= Shaolin vs Lama =

1983 Hong Kong film by Lee Tso-Nam

Shaolin vs Lama (少林鬥喇嘛) is a kung fu film starring Alexander Lo.

==Plot==

Lo Jui plays Sun Yi Ting, a Kung Fu fanatic in search of a teacher. After five years of challenging masters but never being beaten he runs into Hsu Shi (William Yen), a young Shaolin monk who stole money from a gambling match in order to acquire meat and wine for his master, who later discovers Yu Ting inside the Buddhist temple. Although Hsu's master (often referred to as Grandmaster) defeats Yu with ease he refuses to take him on as a student. Yu then resorts to trickery to try to learn techniques from the aged monk, Using the techniques the master uses against himself. Eventually these antics come to the attention of the senior abbot who expels Yu Ting from the temple altogether.

Yu is only allowed back into the temple after he rescues a girl escaping from the dreaded Sky hawk clan. The head of the gang is a chief Lama, Yao Feng Lin, a sworn enemy of Shaolin who, twelve years ago, stole one of temple's most treasured martial arts manuals: the I ching manual. Hsu Shi's master eventually agrees to take Yu Ting on as a student but lessons are cut short when the Lama turns up and kills the master. Yu now swears revenge but before he can leave Shaolin he has to learn the 'Buddha Finger' technique, requested by his master to learn in order to defeat the Lama Chief.

==Cast==
- Lo Jui – Sun Yi Ting

Sun Yi Ting is a good man, but can sometimes show up as a bully or infidel, especially with Hsu Shi. Nonetheless, he is considerate and means no harm.

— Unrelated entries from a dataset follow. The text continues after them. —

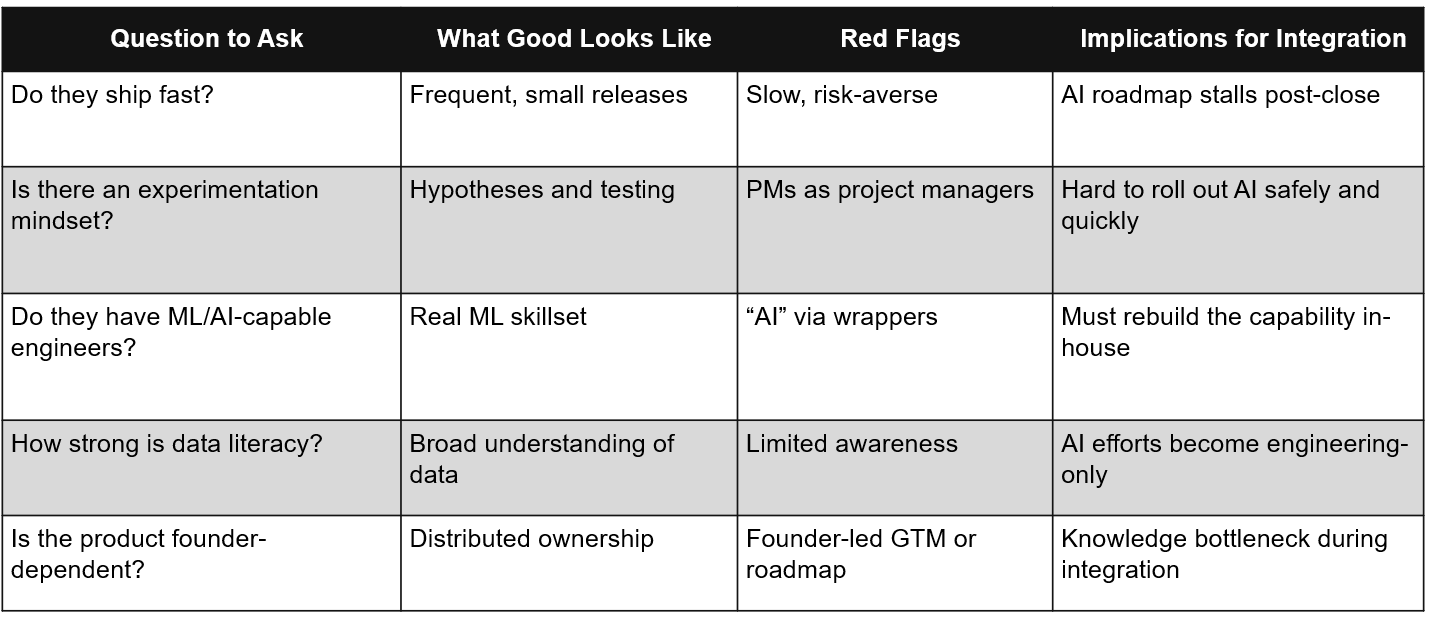 | Question to Ask | What Good Looks Like | Red Flags | Implications for Integration |
|---|---|---|---|
| Do they ship fast? | Frequent, small releases | Slow, risk-averse | AI roadmap stalls post-close |
| Is there an experimentation mindset? | Hypotheses and testing | PMs as project managers | Hard to roll out AI safely and quickly |
| Do they have ML/AI-capable engineers? | Real ML skillset | “AI” via wrappers | Must rebuild the capability in-house |
| How strong is data literacy? | Broad understanding of data | Limited awareness | AI efforts become engineering-only |
| Is the product founder-dependent? | Distributed ownership | Founder-led GTM or roadmap | Knowledge bottleneck during integration |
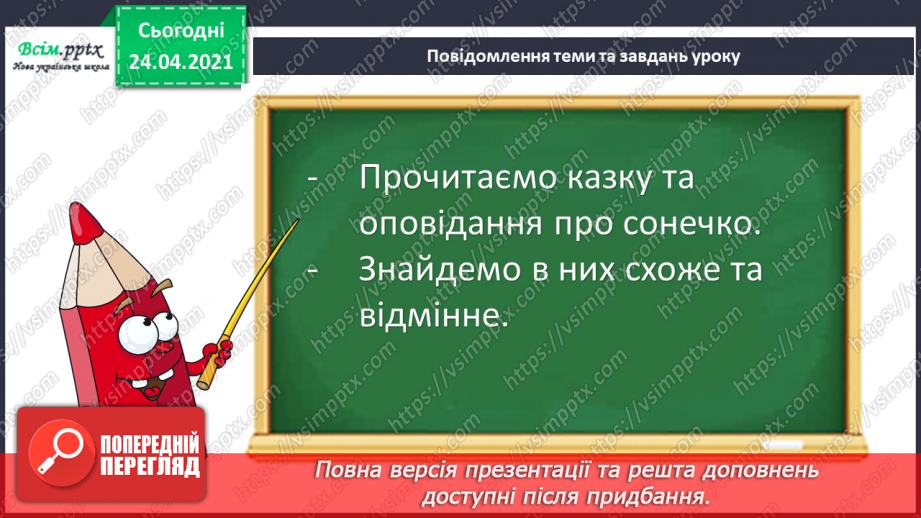 Всім.pptx
Нова українська школа

Сьогодні
24.04.2021

Повідомлення теми та завдань уроку

- Прочитаємо казку та оповідання про сонечко.
- Знайдемо в них схоже та відмінне.

ПОПЕРЕДНІЙ ПЕРЕГЛЯД

Повна версія презентації та решта доповнень доступні після придбання.

https://vsimpptx.com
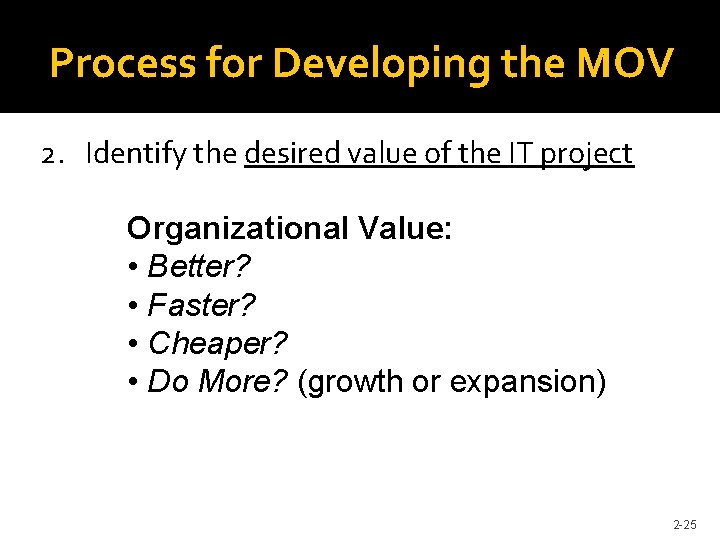 Process for Developing the MOV

2. Identify the desired value of the IT project

Organizational Value:
• Better?
• Faster?
• Cheaper?
• Do More? (growth or expansion)

2-25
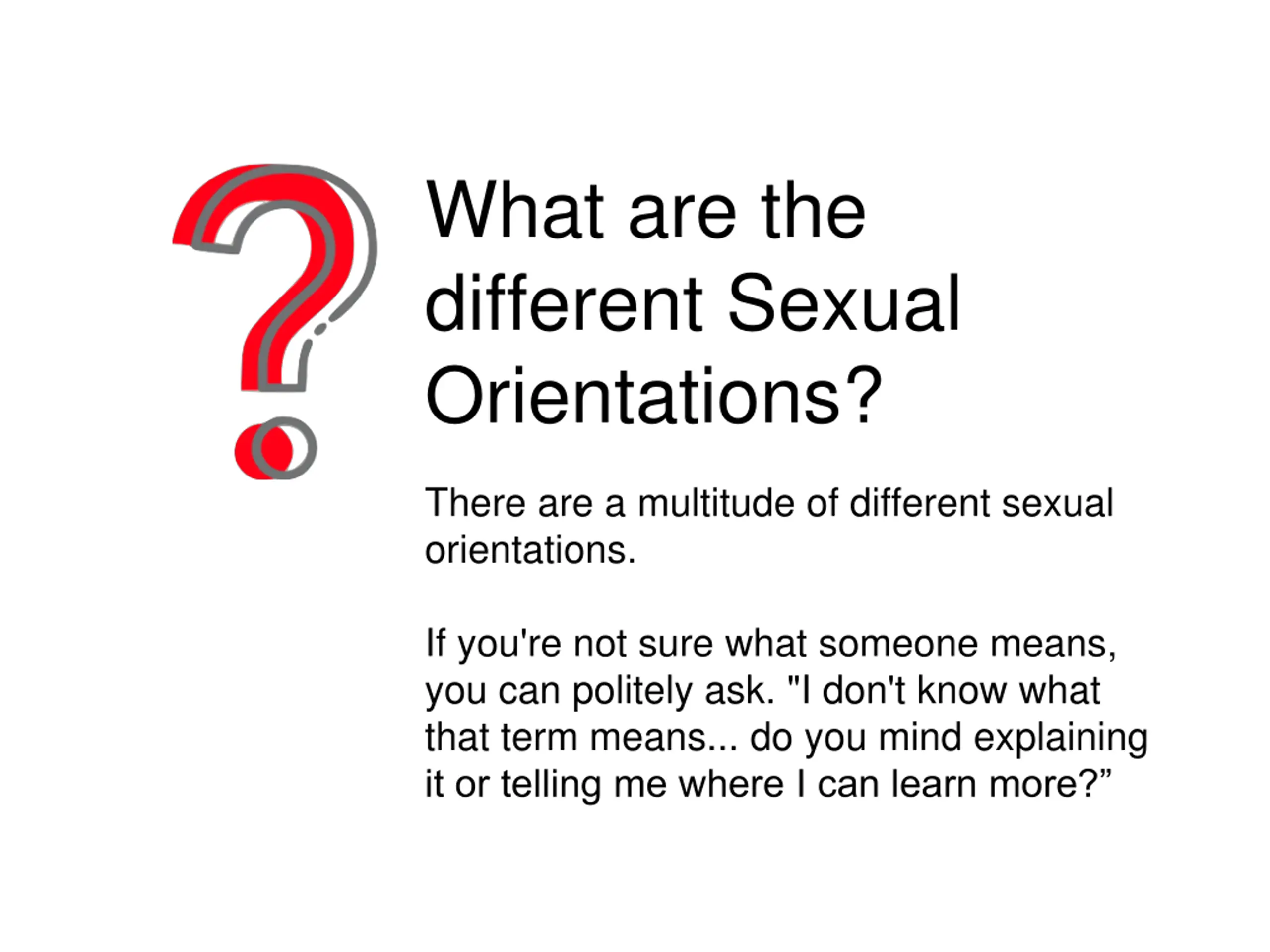 What are the different Sexual Orientations?

There are a multitude of different sexual orientations.

If you're not sure what someone means, you can politely ask. "I don't know what that term means... do you mind explaining it or telling me where I can learn more?”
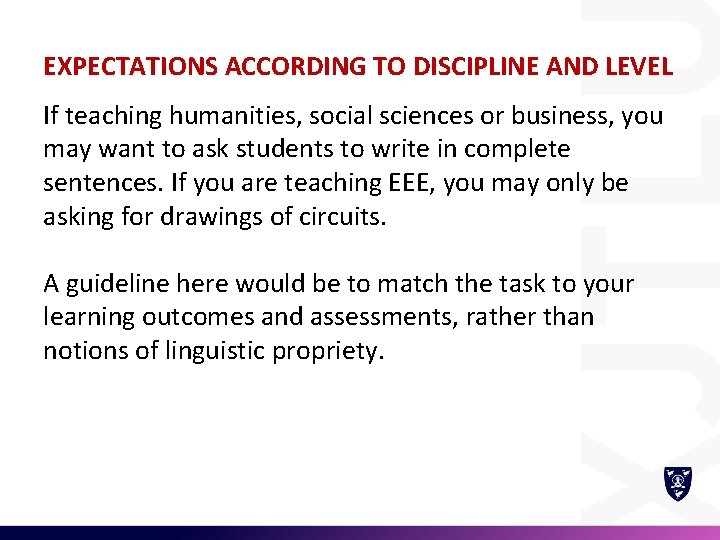 EXPECTATIONS ACCORDING TO DISCIPLINE AND LEVEL

If teaching humanities, social sciences or business, you may want to ask students to write in complete sentences. If you are teaching EEE, you may only be asking for drawings of circuits.

A guideline here would be to match the task to your learning outcomes and assessments, rather than notions of linguistic propriety.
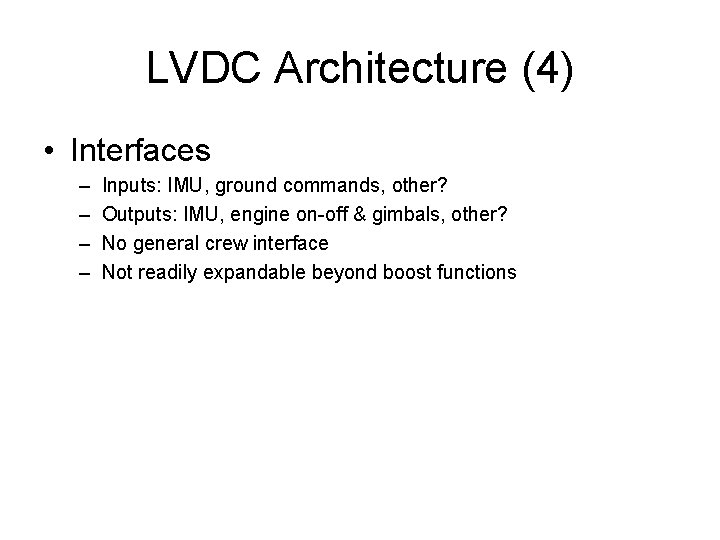 LVDC Architecture (4)

• Interfaces
– Inputs: IMU, ground commands, other?
– Outputs: IMU, engine on-off & gimbals, other?
– No general crew interface
– Not readily expandable beyond boost functions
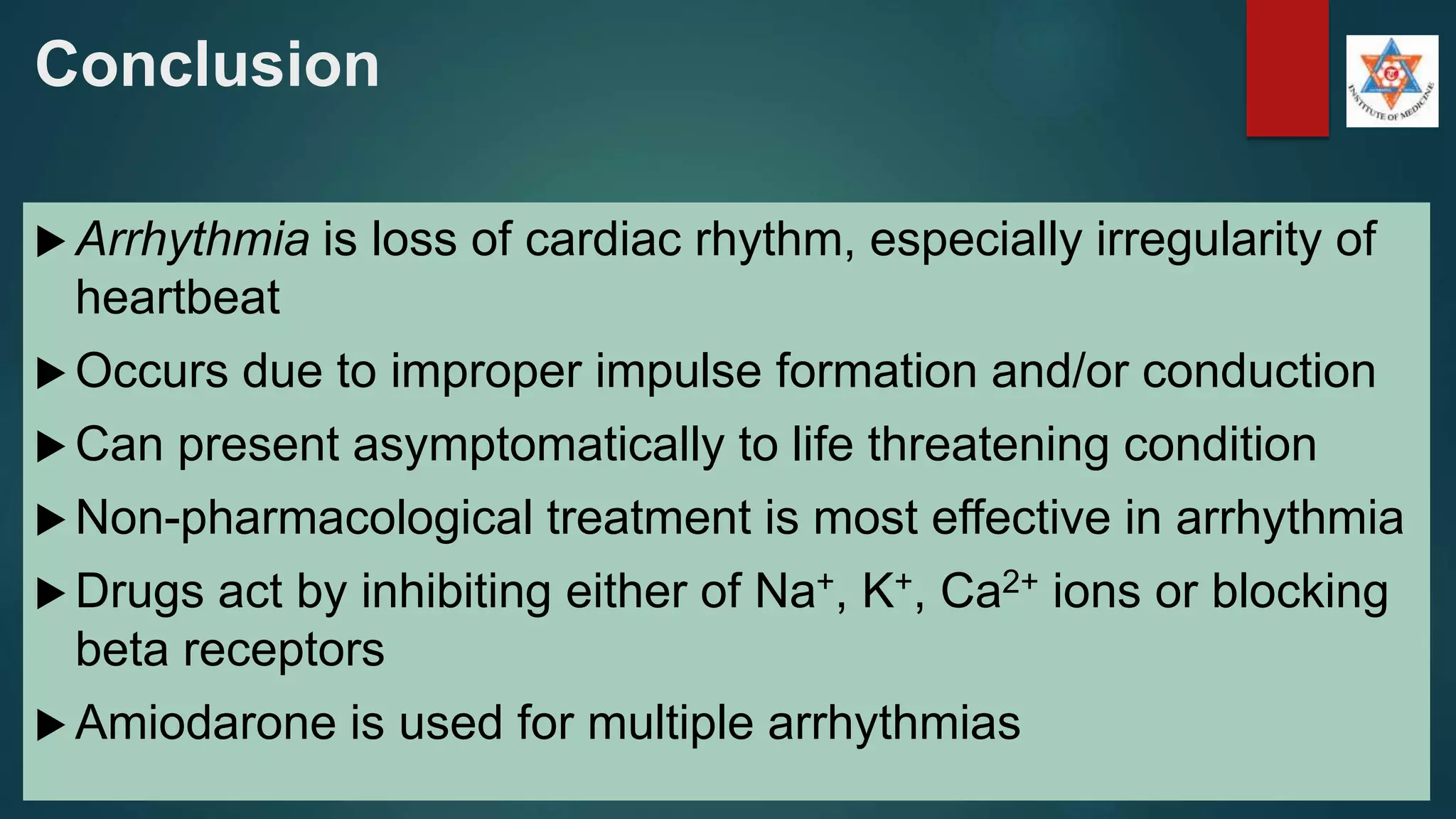 Conclusion

INSTITUTE OF MEDICINE

▶ Arrhythmia is loss of cardiac rhythm, especially irregularity of heartbeat

▶ Occurs due to improper impulse formation and/or conduction

▶ Can present asymptomatically to life threatening condition

▶ Non-pharmacological treatment is most effective in arrhythmia

▶ Drugs act by inhibiting either of $Na^+$, $K^+$, $Ca^{2+}$ ions or blocking beta receptors

▶ Amiodarone is used for multiple arrhythmias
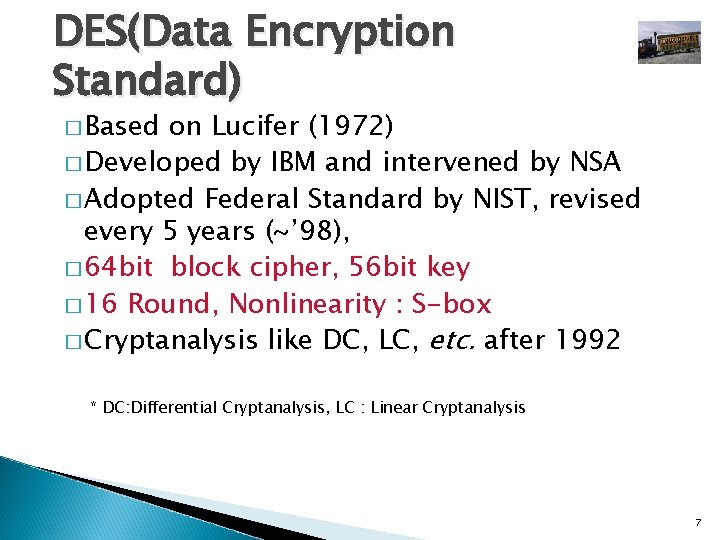 DES(Data Encryption Standard)

□ Based on Lucifer (1972)
□ Developed by IBM and intervened by NSA
□ Adopted Federal Standard by NIST, revised every 5 years (~'98),
□ 64bit block cipher, 56bit key
□ 16 Round, Nonlinearity : S-box
□ Cryptanalysis like DC, LC, etc. after 1992

* DC:Differential Cryptanalysis, LC : Linear Cryptanalysis

7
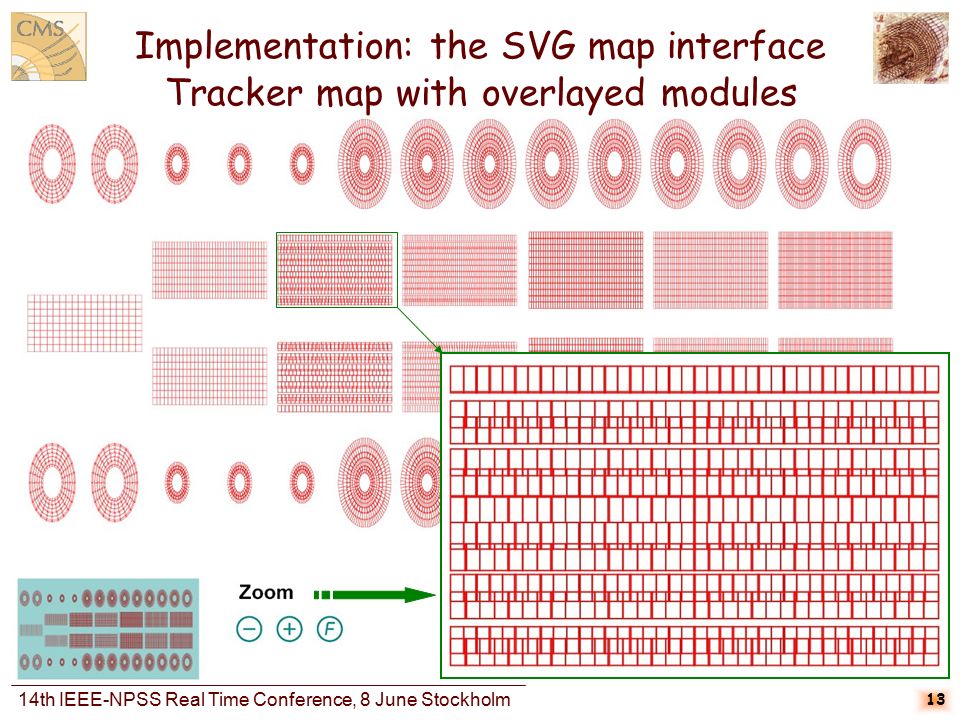 CMS

Implementation: the SVG map interface
Tracker map with overlayed modules

Zoom

F

14th IEEE-NPSS Real Time Conference, 8 June Stockholm

13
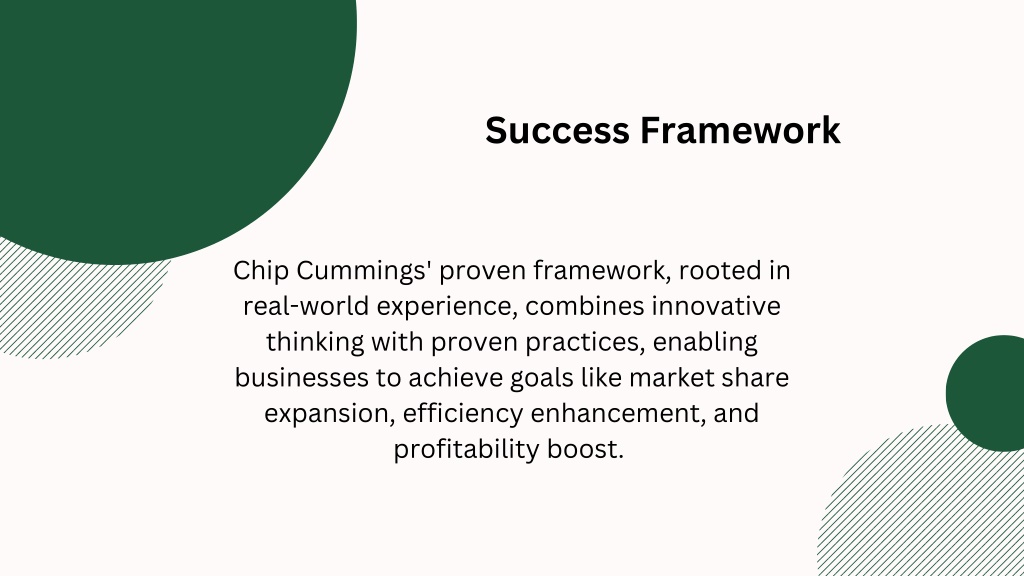 Success Framework

Chip Cummings' proven framework, rooted in real-world experience, combines innovative thinking with proven practices, enabling businesses to achieve goals like market share expansion, efficiency enhancement, and profitability boost.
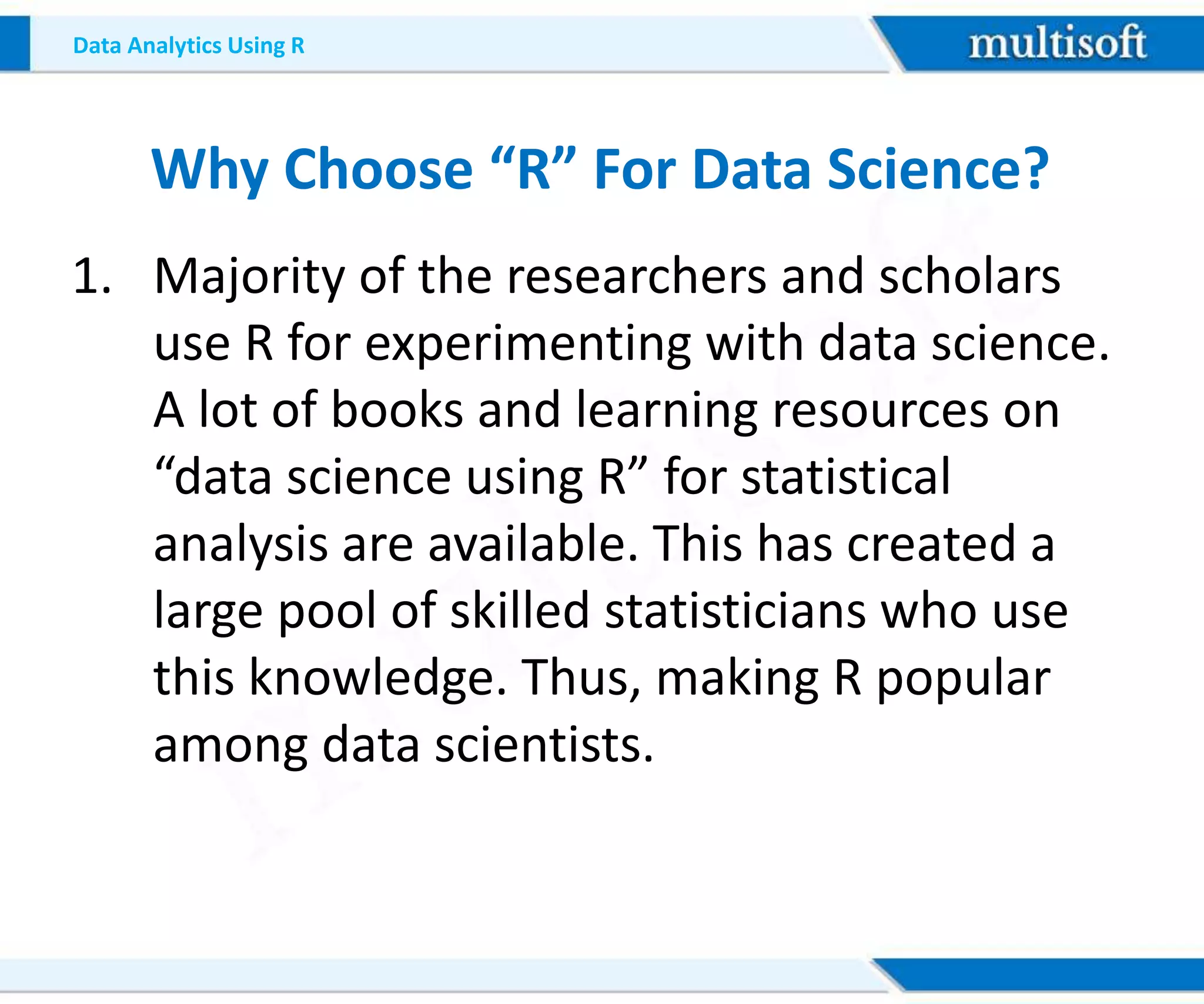 Data Analytics Using R

multisoft

Why Choose “R” For Data Science?

1. Majority of the researchers and scholars use R for experimenting with data science. A lot of books and learning resources on “data science using R” for statistical analysis are available. This has created a large pool of skilled statisticians who use this knowledge. Thus, making R popular among data scientists.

- Chang Shan – Yao Feng Lin

Yao Feng Lin is a vile man, capable of destruction. He kills off several characters - including Yan Zu and Hsu Shi's master - as well as severely injuring the head abbot. He is the perfect leader for the local crime ring, the Sky hawk clan.

- William Yen – Hsu Shi

Hsu Shi is a timid character. He is very agile, but lacks in his Kung Fu. He is rather loyal to Sun Yu Ting, despite his oppressive nature.

==Pop culture==
Two members of the Wu-Tang Clan, GZA and Raekwon, have featured dialogue from the English dubbed version of the movie. The samples appeared on GZA's 1995 album Liquid Swords, and Raekwon's "Guillotine (Swordz)" from Only Built 4 Cuban Linx… and "House of Flying Daggers", "Broken Safety", and "We Will Rob You" from Only Built 4 Cuban Linx… Pt. II.

Dialogue from the film also features at certain points in Chris Rock's Roll With the New.

Dialogue from the film is sampled in the Depth Charge song Shaolin Buddha Finger from the album 9 Deadly Venoms. The track is named after the technique Sun Yu Ting uses to defeat Yao Feng Lin.